- **Exercices à traiter**
- a) D'après l'extrait, à quelle date l'adjudant-maître Vienneau a-t-il posé des questions au général de Chastelain ?
- b) Modifiez le passage de l'extrait qui va de « Q.  Bon. Avez-vous » jusqu'à « était donc prêt. » en y remplaçant « manœuvres » par « exercices ».

- **Extrait du document**

··········

Cela n’était peut-être pas encore devenu évident au moment où a été faite la remarque en question, mais il est devenu peu de temps après évident que le bgén Beno prenait au mot les questions qui lui étaient posées et y répondait dans un même ordre d’idée. L’échange, reproduit ci-dessous, entre M. Stauffer et le bgén Beno concernant la sous-partie consacrée aux « officiers » démontre que M. Stauffer avait bien compris cela :

[traduction]

Q.  Entendu. Le second paragraphe indique que :

      « Le brigadier général Beno a spécifiquement recommandé aux lieutenants-colonels Morneault et Mathieu de ne pas emmener : le major Seward, le major MacKay, le capitaine Rainville et l’adjudant-maître Vienneau. » Avez-vous fait la recommandation en question?

R.   Non.

Q.  Avez-vous fait cette recommandation au seul colonel Mathieu?

R.   Non.

Q.  Bon. Avez-vous fait une recommandation analogue à celle dont il est fait état dans cette seconde partie?

R.   Oui.

Q.  Qu’avez-vous recommandé?

R.   J’ai recommandé que le major Seward ne fasse pas partie du contingent et que le colonel Mathieu examine son dossier.

Q.  Oui.

R.   J’avais parlé du major MacKay au colonel Morneault, pas au colonel Mathieu, mais au colonel Morneault.

J’ai peut-être attiré l’attention du colonel Mathieu sur certaines faiblesses du colonel MacKay mais, à l’époque, il avait déjà participé aux manœuvres Stalwart Providence et il était donc prêt.

En ce qui concerne le capitaine Rainville, je leur ai recommandé à tous les deux d’étudier très attentivement les rapports de la police militaire auxquels aucune suite n’avait été donnée dans son unité précédente et de se pencher attentivement sur son cas en envisageant de le laisser sur place.

Et j’ai écrit au colonel Mathieu pour lui parler, justement, du capitaine Rainville, car j’éprouvais des inquiétudes à son égard en raison de certains problèmes d’ordre disciplinaire, le colonel Mathieu étant le seul à pouvoir s’en occuper.

Je l’ai également interrogé au sujet du sergent-major Vienneau et si j’ai parlé de lui, après que le colonel Morneault eut quitté son commandement, c’est en raison de la manière dont, le 1er décembre, il avait posé des questions au général de Chastelain, pas mal de temps après le départ du colonel Morneault. J’ai trouvé que les questions qu’il posait au chef de l’état-major de la Défense étaient assez impolies et j’ai demandé au colonel Mathieu de réfléchir à cela.

··········

- **Données fournies**
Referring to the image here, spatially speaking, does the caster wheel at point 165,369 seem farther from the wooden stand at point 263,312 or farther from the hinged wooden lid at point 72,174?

··········

- **Corrigés détaillés**
- a) Le 1er décembre.

- b)
Q.  Bon. Avez-vous fait une recommandation analogue à celle dont il est fait état dans cette seconde partie?

R.   Oui.

Q.  Qu’avez-vous recommandé?

R.   J’ai recommandé que le major Seward ne fasse pas partie du contingent et que le colonel Mathieu examine son dossier.

Q.  Oui.

R.   J’avais parlé du major MacKay au colonel Morneault, pas au colonel Mathieu, mais au colonel Morneault.

J’ai peut-être attiré l’attention du colonel Mathieu sur certaines faiblesses du colonel MacKay mais, à l’époque, il avait déjà participé aux exercices Stalwart Providence et il était donc prêt.